== Work task ==
Reproduction of part of the material below, pictures omitted: copy exactly, and only, the lines starting with the one with "Image of data" and going on through the one with "Üç Kral tarafından".

== Extracted entries ==
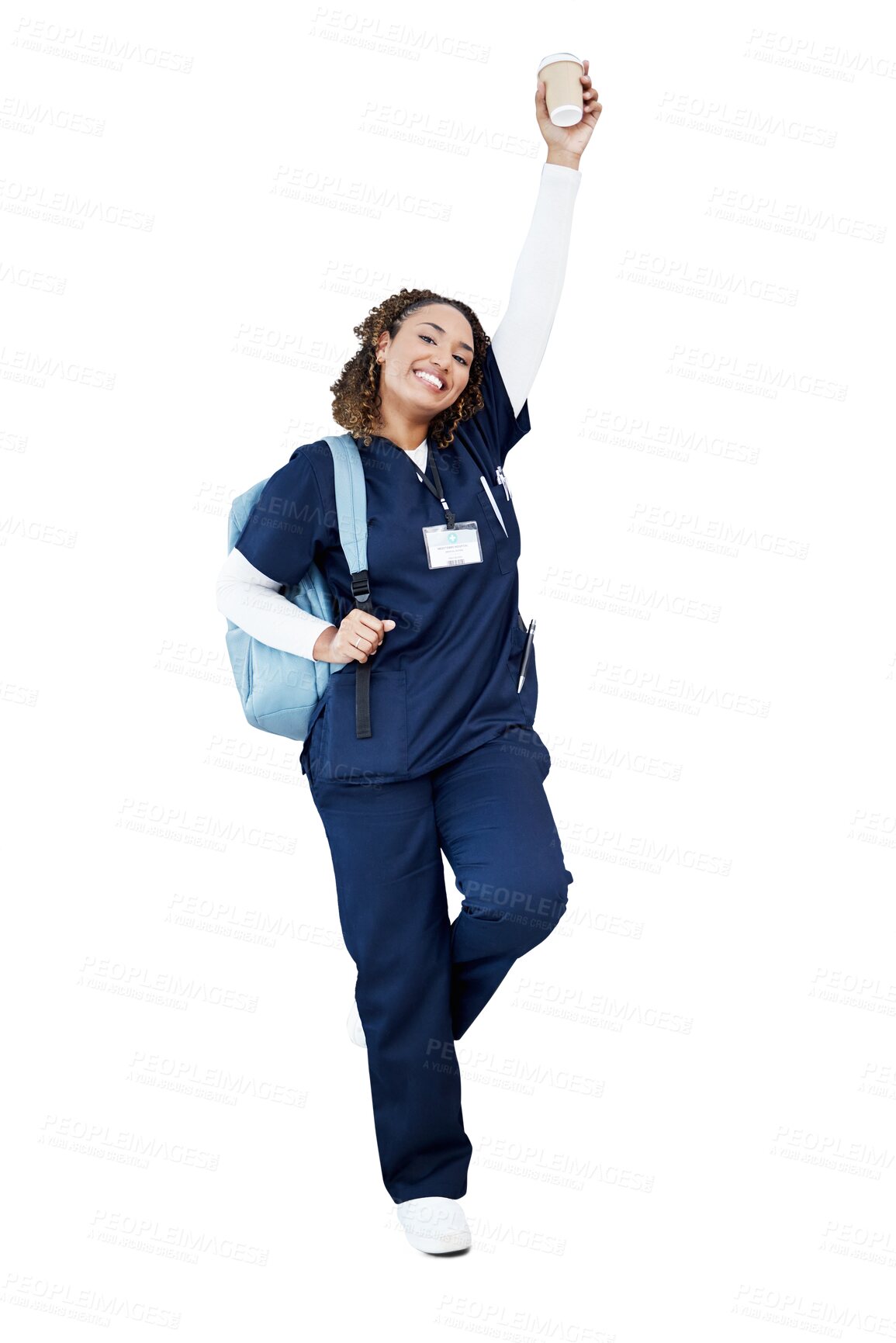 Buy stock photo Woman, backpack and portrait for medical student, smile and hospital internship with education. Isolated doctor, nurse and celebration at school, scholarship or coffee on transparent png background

---

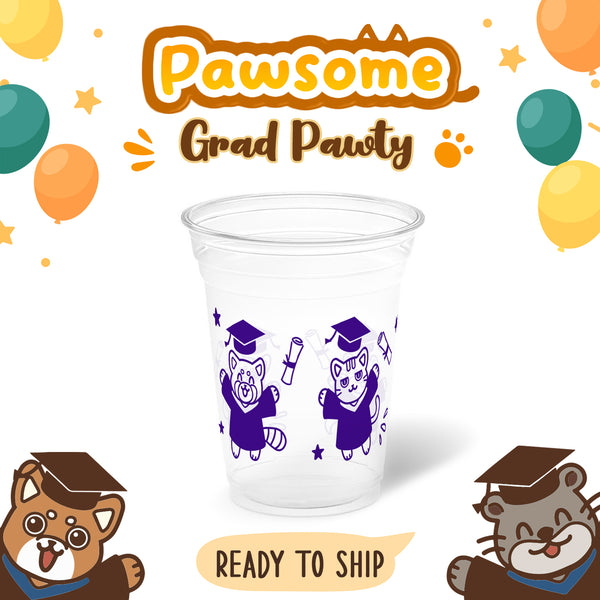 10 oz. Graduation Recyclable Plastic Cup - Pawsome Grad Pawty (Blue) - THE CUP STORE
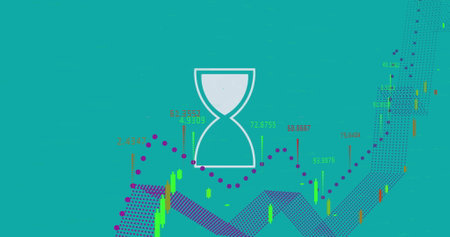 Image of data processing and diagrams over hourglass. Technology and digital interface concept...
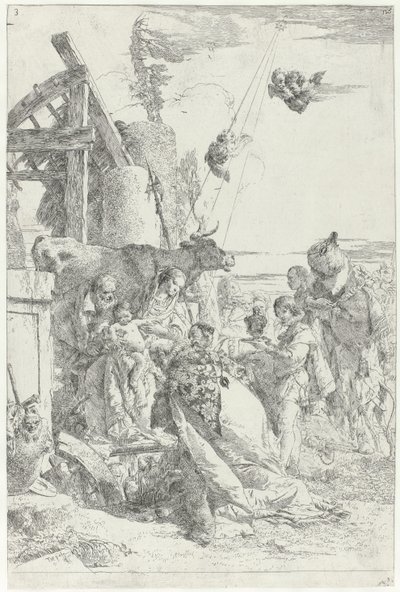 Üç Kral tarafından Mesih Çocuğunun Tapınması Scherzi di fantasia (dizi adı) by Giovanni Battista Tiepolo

== Your solution ==
 Image of data processing and diagrams over hourglass. Technology and digital interface concept...
 Üç Kral tarafından Mesih Çocuğunun Tapınması Scherzi di fantasia (dizi adı) by Giovanni Battista Tiepolo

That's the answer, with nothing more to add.